◆ PAGE ◆
————————
Sustainable Crude Oil Production
DM-XTech’s Pioneering Initiatives for Low-Carbon Feedstocks for Fuels Production
Executive Summary
DM-XTech's Sustainable Crude Oil Production and Heavy Crude Oil Decarbonization Program is an initiative aiming to enhance sustainability in the crude oil industry. The program focuses on:
Sustainable Crude Oil Production: Converts waste materials into Sustainable Crude Oil (SCO) using advanced pyrolysis technologies. SCO is an eco-friendly replacement for traditional crude, ideal for Sustainable Aviation Fuel (SAF) and Universal Marine Fuel (UMF).
SCO production minimizes waste and emissions, providing a cleaner alternative to fossil fuels. It utilizes pyrolysis technology for cost-effective conversion, thereby reducing waste management expenses and generating income.
Pyrolysis plants' scalability allows strategic placement based on feedstock availability, optimizing operations and reducing emissions.
Decarbonization of Heavy Crude Oil: This process refines heavy crude oil into Decarbonized Light Crude Oil (DLCO). It increases the hydrogen-to-carbon ratio while storing excess carbon in a solid state. DLCO is an excellent feedstock for the production of low-carbon transportation fuels and can be used as a blending stock for SCO. This decarbonization process allows oil-producing countries to present their product to the global market in a more acceptable manner, without resorting to greenwashing.
DM-XTech’s program merges innovative technology with strict environmental standards, addressing waste management and energy sustainability challenges, presenting a profitable business opportunity, and promoting a circular economy.
Introduction
The Sustainable Crude Oil Production and Heavy Crude Oil Decarbonization Program is an initiative by DM-XTech that combines two strategies: Sustainable Crude Oil Production and the Heavy Crude Oil Decarbonization. These two strategies are designed to produce climate-friendly, ultraclean and long-term sustainable transportation fuels.
————————
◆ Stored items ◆
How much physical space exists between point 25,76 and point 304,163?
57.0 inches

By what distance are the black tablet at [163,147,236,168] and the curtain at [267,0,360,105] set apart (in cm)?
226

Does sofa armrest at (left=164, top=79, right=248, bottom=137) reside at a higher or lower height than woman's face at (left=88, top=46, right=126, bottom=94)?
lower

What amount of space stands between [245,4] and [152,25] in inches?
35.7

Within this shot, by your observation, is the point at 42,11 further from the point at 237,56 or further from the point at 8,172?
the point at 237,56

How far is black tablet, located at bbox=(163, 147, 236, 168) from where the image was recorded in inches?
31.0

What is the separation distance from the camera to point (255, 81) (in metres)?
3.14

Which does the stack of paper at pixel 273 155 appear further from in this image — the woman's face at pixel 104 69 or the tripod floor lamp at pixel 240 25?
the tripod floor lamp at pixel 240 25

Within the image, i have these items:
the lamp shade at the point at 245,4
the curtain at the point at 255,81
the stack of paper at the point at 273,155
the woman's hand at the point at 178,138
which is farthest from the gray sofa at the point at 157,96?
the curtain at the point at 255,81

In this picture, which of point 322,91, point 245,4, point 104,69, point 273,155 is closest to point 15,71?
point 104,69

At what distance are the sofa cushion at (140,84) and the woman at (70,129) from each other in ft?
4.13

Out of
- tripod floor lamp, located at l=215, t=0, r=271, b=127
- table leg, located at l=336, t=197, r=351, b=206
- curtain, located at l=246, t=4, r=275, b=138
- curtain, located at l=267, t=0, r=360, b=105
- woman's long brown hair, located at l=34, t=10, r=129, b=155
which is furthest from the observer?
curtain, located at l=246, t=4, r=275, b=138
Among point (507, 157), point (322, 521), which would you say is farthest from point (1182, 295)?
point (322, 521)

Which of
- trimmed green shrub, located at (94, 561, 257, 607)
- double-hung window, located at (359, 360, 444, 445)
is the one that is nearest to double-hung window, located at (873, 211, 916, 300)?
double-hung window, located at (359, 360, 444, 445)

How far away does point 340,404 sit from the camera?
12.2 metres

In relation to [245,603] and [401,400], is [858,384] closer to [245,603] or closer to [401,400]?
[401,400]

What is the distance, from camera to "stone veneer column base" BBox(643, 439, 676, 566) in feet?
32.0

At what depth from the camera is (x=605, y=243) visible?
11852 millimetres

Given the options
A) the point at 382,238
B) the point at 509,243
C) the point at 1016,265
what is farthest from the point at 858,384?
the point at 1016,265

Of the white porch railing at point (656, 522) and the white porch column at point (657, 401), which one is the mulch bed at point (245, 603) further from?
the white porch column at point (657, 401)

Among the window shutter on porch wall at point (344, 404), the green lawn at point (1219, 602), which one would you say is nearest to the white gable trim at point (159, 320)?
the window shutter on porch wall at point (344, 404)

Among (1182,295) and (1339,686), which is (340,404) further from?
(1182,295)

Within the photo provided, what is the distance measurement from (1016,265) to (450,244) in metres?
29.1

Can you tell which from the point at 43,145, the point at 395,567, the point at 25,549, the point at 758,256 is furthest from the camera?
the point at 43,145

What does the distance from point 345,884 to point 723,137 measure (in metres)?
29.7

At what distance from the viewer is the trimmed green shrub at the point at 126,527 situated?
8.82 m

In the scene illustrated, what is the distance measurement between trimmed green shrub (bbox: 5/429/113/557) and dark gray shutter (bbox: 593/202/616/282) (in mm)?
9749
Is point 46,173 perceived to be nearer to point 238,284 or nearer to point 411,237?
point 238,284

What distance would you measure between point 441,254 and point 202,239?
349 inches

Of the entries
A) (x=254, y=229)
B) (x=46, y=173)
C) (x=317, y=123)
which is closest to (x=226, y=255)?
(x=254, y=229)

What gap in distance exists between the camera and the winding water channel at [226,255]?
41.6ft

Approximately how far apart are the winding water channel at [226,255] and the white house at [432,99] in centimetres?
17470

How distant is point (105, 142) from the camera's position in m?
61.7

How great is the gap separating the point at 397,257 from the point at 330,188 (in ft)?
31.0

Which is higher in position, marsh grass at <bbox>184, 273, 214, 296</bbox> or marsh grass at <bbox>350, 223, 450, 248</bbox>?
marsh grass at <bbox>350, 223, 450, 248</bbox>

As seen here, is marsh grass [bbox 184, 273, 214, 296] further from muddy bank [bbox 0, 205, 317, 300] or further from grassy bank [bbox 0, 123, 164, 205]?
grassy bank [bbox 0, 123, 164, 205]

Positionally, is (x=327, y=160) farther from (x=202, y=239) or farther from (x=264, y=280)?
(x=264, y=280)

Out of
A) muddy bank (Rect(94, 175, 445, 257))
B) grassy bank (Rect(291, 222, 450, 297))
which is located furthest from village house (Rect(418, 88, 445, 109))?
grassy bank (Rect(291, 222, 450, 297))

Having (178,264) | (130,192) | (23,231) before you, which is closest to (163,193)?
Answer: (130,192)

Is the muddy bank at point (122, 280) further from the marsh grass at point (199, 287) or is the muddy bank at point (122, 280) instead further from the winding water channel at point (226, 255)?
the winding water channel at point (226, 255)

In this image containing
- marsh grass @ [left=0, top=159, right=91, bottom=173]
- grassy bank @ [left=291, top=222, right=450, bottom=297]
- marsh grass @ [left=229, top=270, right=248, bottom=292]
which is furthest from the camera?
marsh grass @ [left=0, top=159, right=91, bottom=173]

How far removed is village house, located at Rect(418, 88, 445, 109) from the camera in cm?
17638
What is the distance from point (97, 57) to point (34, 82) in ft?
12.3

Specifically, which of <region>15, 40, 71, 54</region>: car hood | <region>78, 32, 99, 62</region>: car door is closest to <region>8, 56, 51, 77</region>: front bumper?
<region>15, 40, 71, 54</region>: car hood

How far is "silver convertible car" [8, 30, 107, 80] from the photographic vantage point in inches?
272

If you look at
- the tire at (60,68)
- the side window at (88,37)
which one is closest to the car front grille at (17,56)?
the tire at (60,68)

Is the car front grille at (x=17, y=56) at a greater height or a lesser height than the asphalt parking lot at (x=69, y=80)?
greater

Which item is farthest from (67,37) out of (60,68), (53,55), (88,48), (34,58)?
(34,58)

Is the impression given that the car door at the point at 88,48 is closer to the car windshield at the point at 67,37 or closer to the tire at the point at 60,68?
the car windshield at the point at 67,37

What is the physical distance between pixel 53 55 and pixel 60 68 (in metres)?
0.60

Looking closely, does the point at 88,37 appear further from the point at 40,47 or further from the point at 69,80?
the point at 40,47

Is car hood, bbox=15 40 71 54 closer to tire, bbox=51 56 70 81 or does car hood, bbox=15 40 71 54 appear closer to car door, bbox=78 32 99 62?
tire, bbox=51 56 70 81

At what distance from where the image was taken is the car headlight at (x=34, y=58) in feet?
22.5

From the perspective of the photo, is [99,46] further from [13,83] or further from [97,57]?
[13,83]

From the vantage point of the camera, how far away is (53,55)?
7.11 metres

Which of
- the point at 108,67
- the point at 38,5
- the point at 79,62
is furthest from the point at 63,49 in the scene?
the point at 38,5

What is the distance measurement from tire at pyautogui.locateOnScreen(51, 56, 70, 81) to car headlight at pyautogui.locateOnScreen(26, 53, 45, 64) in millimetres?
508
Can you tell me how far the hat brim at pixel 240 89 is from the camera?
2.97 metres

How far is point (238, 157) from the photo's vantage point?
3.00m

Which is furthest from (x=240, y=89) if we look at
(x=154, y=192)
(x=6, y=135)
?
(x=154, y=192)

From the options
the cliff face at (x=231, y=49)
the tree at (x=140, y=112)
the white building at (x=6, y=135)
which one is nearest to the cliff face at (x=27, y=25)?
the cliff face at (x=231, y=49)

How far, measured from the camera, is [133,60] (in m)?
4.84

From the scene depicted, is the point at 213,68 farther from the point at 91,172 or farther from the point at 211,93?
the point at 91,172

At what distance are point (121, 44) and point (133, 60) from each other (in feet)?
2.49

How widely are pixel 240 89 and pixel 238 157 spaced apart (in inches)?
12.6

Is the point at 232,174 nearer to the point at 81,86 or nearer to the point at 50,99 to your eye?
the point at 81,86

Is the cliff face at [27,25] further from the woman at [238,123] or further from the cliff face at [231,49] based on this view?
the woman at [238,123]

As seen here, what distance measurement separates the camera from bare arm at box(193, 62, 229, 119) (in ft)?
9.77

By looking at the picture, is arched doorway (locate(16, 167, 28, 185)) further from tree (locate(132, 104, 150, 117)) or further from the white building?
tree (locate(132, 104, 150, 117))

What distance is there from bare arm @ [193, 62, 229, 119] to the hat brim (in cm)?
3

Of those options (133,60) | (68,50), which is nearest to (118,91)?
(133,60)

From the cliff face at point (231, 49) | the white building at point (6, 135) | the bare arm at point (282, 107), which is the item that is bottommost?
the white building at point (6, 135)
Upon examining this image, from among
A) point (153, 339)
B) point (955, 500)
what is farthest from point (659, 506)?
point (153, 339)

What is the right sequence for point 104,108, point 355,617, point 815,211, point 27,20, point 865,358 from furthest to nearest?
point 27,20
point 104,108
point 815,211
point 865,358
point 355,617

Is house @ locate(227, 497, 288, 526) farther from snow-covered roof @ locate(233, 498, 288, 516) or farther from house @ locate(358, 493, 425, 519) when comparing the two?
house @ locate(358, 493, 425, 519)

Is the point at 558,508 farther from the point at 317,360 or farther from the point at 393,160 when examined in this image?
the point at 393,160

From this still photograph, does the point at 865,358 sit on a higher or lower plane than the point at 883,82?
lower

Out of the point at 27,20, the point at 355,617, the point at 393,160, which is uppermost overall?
————————
◆ SET PROBLEM ◆
Please state what the sustainable crude oil page says heavy crude oil is refined into by the decarbonization process.

◆ EXPECTED ANSWER ◆
Decarbonized Light Crude Oil (DLCO).